Scoring Methodology
Every comparison on this site follows the same 13-criterion framework. Each criterion is scored 1–10 for both platforms, producing consistent, comparable evaluations across all 170+ comparisons.
How Scores Work
- 1–3 Significant gaps or limitations for ISV use cases. The platform either doesn't offer this capability or its implementation creates friction for embedded payment workflows.
- 4–6 Functional but not differentiated. The capability exists and works, but isn't a reason to choose this platform. May require workarounds for ISV-specific needs.
- 7–8 Strong offering with clear ISV advantages. This is a genuine strength that could influence a platform decision for ISVs prioritizing this criterion.

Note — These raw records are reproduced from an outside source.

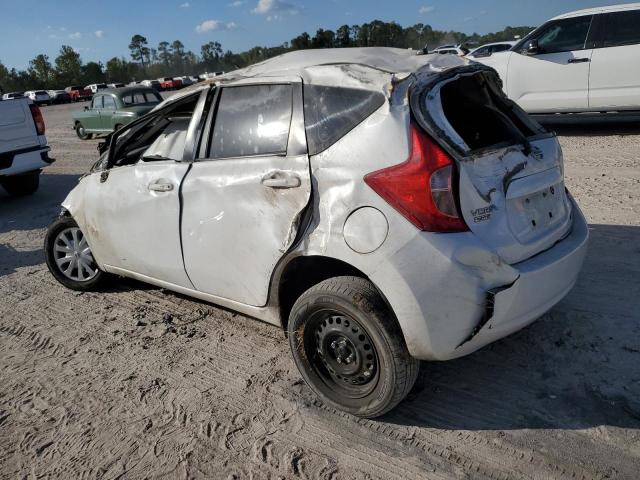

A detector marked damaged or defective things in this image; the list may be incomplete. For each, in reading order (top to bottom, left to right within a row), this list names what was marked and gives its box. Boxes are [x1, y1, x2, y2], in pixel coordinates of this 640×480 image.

damaged white hatchback [42, 47, 588, 418]
rear bumper damage [372, 196, 588, 360]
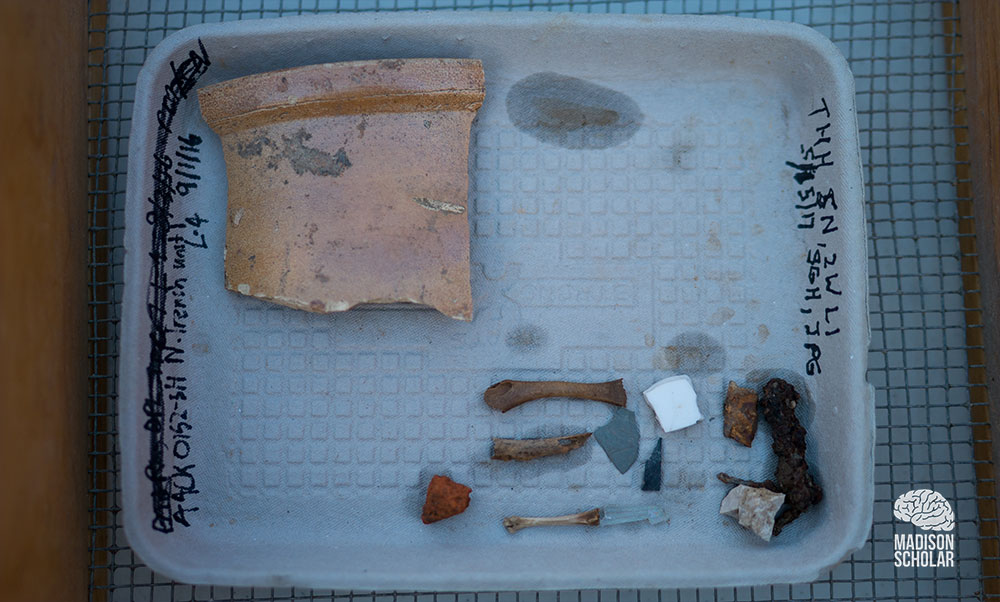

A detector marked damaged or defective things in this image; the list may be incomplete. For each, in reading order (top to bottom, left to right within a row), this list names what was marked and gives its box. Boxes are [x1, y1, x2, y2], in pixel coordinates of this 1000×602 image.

rusted metal fragment [197, 57, 486, 318]
rusted metal fragment [488, 432, 588, 460]
rusted metal fragment [482, 376, 624, 412]
rusted metal fragment [720, 380, 756, 446]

- 9–10 Best-in-class. This platform sets the standard for ISV payment integration in this area. Reserved for demonstrably superior capabilities.

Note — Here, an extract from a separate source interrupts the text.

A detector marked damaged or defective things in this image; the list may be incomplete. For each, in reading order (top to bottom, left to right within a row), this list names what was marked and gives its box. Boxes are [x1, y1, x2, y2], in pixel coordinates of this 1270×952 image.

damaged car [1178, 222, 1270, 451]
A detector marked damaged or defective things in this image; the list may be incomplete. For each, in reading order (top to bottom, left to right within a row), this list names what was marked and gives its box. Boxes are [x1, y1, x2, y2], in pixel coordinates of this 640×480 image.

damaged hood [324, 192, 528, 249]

The 13 Evaluation Criteria
These criteria were selected to cover the full decision surface that ISV product and engineering teams face when choosing a payment platform. Each criterion is evaluated independently — a platform can score 9 in one area and 3 in another.
Integration Architecture
How the platform is structurally designed for ISV embedding — single-platform vs. gateway-only, SDK quality, sandbox environments, and whether the architecture supports multi-tenant deployments natively.

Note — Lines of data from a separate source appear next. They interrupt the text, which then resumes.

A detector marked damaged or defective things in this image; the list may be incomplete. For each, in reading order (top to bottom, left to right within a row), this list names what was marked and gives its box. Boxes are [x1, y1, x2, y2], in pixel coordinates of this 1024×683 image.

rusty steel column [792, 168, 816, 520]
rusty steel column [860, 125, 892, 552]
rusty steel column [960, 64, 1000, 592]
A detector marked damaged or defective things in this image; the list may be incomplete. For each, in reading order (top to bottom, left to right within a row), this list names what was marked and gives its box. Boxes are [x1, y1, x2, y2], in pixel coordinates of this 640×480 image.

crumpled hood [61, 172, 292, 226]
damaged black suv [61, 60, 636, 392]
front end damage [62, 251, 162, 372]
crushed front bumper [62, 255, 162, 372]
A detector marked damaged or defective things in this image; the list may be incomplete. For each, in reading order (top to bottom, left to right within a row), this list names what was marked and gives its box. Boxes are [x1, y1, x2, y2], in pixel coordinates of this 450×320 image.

API & Developer Experience
Quality of REST/GraphQL APIs, documentation depth, code samples, SDKs, webhooks, and developer community. Evaluated from an ISV integration team's perspective, not a single-merchant setup.
White-Label Capabilities
How completely an ISV can remove the payment platform's branding from the merchant and end-customer experience — hosted pages, receipts, emails, and dashboards.
Processor Flexibility
Whether the platform locks you into a single acquirer or allows routing across multiple processors. Important for ISVs needing geographic or cost-based routing.
Pricing & Fee Structure
Transparency of pricing, interchange-plus availability, volume discount tiers, and total cost at ISV-relevant transaction volumes (not merchant-level pricing).
Omnichannel & In-Person Payments
Quality of POS/terminal hardware, unified online-offline data, and whether in-person payments are native or bolt-on partnerships.
Fraud & Security
Built-in fraud detection, ML risk scoring, 3DS2 support, tokenization, PCI scope reduction, and whether these tools are configurable at the ISV level.
Revenue Sharing
Whether the platform offers ISV revenue-share models on processing volume, the economics of those arrangements, and minimum volume requirements to qualify.
Merchant Onboarding
Speed and friction of sub-merchant activation — KYC/AML automation, API-driven onboarding, and whether SMBs can self-serve or require manual review.
Global Reach
Number of countries with local acquiring, supported currencies, local payment methods (iDEAL, Boleto, etc.), and cross-border fee structures.
Recurring Billing
Native subscription management, dunning logic, proration, plan management APIs, and whether recurring billing is a first-class feature or afterthought.
Customer Support
Dedicated ISV/partner support channels, account management quality, SLA responsiveness, and whether support scales with your integration complexity.
PayFac Options
Native payment facilitation capabilities, managed vs. registered PayFac paths, compliance burden, and whether the platform supports the ISV's desired level of payment ownership.
Editorial Independence
Scores are based on publicly available documentation, API references, pricing pages, and ISV partner program materials. No platform has paid for placement, higher scores, or editorial influence. When information is ambiguous or unavailable, we note it in the comparison notes column.